Das Krisenmanagement in Brüssel und Berlin in Sachen Asylstreit läuft auf Hochtouren – das Ende der Auseinandersetzung ist weiter offen.

Berlin - Die Kanzlerin hat sich am Mittwochabend nach Jordanien und in den Libanon verabschiedet. Mit der länger geplanten Reise signalisiert Merkel, dass es Wichtigeres auf der Welt gibt als bayerische Landtagswahlen. Zumal in den Flüchtlingslagern rund um Syrien die Krise ihren Anfang nahm, die nun Merkels Amt bedroht. Einst mussten UN-Nothelfer aus Geldmangel die Essensrationen kürzen, was viele Menschen zum Aufbruch Richtung Europa veranlasste.
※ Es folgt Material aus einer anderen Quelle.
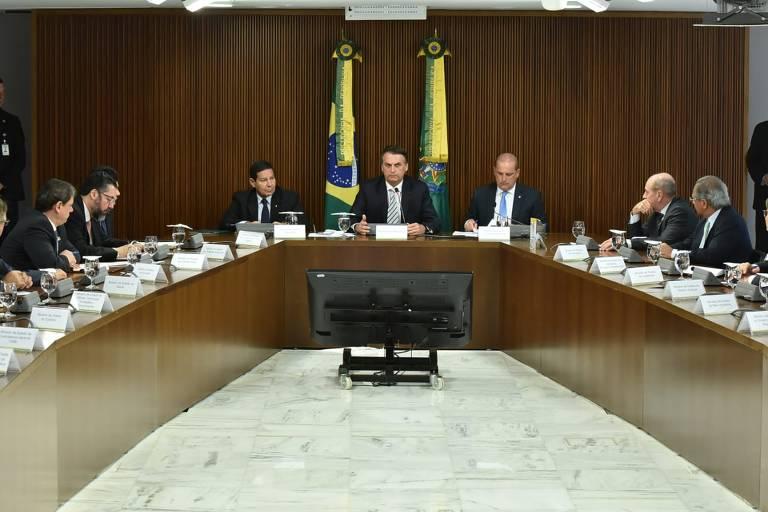 Reuniões ministeriais na Sala Suprema do Palácio do Planalto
Insofern dient auch die Reise in den weiter instabilen Nahen Osten dem Ziel, dass sich die Geschehnisse von 2015 nicht wiederholen.

 

Die Sondersitzung ist abgesagt

Da die Hauptdarstellerin der Berliner Krise außer Landes weilt, ist bis zum Wochenende eine kleine Verschnaufpause absehbar. Aus diesem Grund etwa haben such auch Unionsfraktionschef Volker Kauder (CDU) und der CSU-Landesgruppenvorsitzende Alexander Dobrindt darauf verständigt, dass es in dieser Wahlkreiswoche doch nicht mehr zu der ursprünglich geplanten Sondersitzung der Abgeordneten in Berlin kommen soll.
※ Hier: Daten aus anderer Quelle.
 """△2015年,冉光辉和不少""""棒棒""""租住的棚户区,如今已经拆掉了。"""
Das heißt natürlich nicht, dass hinter den Kulissen das Krisenmanagement nicht längst auf Hochtouren laufen würde, seit Kanzlerin Merkel am Montag im Asylstreits mit ihrem Innenminister Horst Seehofer (CSU) eine Zwei-Wochenfrist für eine europäische Lösung bekommen hat.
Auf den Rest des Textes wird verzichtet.